Extracted page text data:
************

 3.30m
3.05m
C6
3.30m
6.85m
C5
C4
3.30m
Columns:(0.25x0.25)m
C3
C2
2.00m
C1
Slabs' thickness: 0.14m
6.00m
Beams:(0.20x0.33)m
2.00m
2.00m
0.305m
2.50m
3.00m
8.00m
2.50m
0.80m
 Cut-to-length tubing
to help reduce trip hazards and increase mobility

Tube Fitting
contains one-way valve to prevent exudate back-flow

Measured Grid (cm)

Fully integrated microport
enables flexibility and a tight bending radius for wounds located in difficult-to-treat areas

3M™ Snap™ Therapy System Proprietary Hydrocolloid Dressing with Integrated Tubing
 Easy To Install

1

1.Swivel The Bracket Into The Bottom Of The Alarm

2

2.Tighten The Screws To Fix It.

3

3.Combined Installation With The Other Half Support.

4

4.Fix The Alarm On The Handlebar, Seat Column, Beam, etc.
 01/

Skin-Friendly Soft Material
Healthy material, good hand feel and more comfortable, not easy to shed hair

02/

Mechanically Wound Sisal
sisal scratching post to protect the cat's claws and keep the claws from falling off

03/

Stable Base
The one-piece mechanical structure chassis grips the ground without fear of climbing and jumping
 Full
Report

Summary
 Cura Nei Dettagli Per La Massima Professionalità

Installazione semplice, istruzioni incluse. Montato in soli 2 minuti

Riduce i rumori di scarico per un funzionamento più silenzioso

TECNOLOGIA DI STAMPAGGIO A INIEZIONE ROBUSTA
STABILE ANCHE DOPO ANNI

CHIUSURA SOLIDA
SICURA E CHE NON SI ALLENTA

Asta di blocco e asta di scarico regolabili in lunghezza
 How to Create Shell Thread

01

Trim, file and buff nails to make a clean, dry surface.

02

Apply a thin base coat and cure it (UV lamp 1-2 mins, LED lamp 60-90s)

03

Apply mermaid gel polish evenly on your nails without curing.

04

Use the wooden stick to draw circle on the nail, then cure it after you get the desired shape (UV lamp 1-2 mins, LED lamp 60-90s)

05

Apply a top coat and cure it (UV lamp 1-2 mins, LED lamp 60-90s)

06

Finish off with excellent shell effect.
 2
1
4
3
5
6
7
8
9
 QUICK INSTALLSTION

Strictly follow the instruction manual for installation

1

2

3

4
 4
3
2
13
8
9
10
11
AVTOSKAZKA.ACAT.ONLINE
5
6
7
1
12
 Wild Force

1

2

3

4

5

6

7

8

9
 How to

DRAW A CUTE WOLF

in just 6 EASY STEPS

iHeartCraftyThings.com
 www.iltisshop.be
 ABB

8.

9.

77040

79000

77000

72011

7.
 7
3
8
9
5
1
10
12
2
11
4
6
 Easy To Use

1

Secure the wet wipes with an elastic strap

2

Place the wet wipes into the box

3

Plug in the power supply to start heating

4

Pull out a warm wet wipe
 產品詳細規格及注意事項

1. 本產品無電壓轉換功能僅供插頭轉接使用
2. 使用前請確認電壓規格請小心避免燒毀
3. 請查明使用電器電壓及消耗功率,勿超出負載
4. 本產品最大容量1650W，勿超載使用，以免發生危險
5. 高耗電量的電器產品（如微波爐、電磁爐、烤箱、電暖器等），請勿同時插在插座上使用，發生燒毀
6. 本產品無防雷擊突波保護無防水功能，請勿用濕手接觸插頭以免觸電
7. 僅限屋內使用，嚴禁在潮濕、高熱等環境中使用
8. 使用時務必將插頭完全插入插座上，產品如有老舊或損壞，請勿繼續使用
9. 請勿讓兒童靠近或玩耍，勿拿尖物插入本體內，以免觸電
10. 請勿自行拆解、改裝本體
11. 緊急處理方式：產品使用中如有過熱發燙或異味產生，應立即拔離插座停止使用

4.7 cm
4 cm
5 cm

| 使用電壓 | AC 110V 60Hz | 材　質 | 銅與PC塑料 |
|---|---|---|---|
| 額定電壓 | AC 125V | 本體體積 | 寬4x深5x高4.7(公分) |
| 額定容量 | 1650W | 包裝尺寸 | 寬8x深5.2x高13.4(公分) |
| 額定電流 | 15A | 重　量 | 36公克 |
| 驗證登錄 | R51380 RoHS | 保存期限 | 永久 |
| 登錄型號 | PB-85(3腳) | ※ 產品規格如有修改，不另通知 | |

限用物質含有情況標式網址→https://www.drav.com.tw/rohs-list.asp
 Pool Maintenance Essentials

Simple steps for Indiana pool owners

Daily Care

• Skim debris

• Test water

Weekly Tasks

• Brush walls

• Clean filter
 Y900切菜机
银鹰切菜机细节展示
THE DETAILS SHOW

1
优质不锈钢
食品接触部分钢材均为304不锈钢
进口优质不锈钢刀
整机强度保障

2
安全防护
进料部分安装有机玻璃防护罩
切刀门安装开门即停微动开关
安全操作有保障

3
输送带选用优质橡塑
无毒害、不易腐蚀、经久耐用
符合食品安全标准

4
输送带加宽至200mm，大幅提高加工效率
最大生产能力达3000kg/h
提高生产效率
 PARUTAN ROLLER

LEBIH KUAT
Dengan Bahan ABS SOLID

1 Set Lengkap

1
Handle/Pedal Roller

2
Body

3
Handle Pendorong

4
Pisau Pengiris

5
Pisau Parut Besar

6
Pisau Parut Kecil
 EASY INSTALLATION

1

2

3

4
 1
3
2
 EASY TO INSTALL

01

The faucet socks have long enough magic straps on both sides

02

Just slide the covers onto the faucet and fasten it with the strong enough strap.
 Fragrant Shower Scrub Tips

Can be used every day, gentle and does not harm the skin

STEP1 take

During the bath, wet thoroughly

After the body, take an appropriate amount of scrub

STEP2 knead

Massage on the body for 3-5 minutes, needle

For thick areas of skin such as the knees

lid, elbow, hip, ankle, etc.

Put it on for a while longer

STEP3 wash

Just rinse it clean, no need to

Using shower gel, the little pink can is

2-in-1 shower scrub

************

A line qualifies when it holds the word "nails"; report all qualifying lines from the records above.

THE COMPLETED TASK:
Trim, file and buff nails to make a clean, dry surface.
Apply mermaid gel polish evenly on your nails without curing.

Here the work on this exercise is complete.